**Exercise brief**
Rewrite the lines as a Markdown table with two columns, Row and Line. Begin at the line that contains "In order of", end with the line that contains "[207,268] < [211,107] < [128,353] < [252,472]", and leave out any blank lines.

** begin Provided information **

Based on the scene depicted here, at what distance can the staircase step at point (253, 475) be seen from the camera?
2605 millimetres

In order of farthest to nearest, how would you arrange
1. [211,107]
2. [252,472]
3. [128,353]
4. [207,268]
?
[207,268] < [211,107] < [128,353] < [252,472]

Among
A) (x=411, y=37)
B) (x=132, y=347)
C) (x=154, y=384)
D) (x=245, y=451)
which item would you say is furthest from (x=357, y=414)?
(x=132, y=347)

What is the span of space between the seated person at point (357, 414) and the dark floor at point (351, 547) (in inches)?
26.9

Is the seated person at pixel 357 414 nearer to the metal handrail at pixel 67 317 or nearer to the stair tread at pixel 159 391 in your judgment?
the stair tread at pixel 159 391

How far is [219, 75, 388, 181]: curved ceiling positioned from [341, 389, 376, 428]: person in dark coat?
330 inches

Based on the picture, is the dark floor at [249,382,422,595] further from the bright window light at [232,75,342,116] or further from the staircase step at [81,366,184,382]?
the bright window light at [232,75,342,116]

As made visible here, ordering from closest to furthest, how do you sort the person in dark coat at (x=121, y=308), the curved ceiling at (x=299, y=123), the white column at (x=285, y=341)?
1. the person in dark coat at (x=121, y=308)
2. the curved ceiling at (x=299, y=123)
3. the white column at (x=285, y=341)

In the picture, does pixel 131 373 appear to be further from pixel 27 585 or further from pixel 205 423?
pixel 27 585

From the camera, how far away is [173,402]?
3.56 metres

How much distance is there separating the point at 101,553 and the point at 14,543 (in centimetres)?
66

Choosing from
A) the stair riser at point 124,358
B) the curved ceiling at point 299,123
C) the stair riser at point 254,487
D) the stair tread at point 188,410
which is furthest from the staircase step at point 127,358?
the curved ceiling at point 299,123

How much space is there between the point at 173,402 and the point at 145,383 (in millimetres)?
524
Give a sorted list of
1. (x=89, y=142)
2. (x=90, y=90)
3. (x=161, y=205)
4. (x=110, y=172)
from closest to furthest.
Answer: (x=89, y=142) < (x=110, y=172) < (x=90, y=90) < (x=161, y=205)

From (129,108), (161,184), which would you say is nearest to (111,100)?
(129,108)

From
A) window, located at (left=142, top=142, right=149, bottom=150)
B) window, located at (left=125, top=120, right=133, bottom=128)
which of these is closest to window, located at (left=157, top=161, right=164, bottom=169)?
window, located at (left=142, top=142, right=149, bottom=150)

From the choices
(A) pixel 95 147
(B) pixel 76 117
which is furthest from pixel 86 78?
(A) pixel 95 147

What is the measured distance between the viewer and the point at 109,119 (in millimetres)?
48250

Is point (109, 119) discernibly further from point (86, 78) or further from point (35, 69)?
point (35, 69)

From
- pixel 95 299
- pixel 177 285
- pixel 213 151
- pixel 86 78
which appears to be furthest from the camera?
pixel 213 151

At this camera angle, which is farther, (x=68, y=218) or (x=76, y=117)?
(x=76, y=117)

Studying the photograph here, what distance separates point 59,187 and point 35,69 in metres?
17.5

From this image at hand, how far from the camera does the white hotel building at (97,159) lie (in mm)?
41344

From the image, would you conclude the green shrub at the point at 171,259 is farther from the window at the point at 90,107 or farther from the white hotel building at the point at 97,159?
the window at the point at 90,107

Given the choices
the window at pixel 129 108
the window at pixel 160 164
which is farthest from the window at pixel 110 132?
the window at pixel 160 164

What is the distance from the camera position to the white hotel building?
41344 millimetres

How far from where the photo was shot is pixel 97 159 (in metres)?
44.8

** end Provided information **

**Problem solution**
| Row | Line |
|---|---|
| 1 | In order of farthest to nearest, how would you arrange |
| 2 | 1. [211,107] |
| 3 | 2. [252,472] |
| 4 | 3. [128,353] |
| 5 | 4. [207,268] |
| 6 | ? |
| 7 | [207,268] < [211,107] < [128,353] < [252,472] |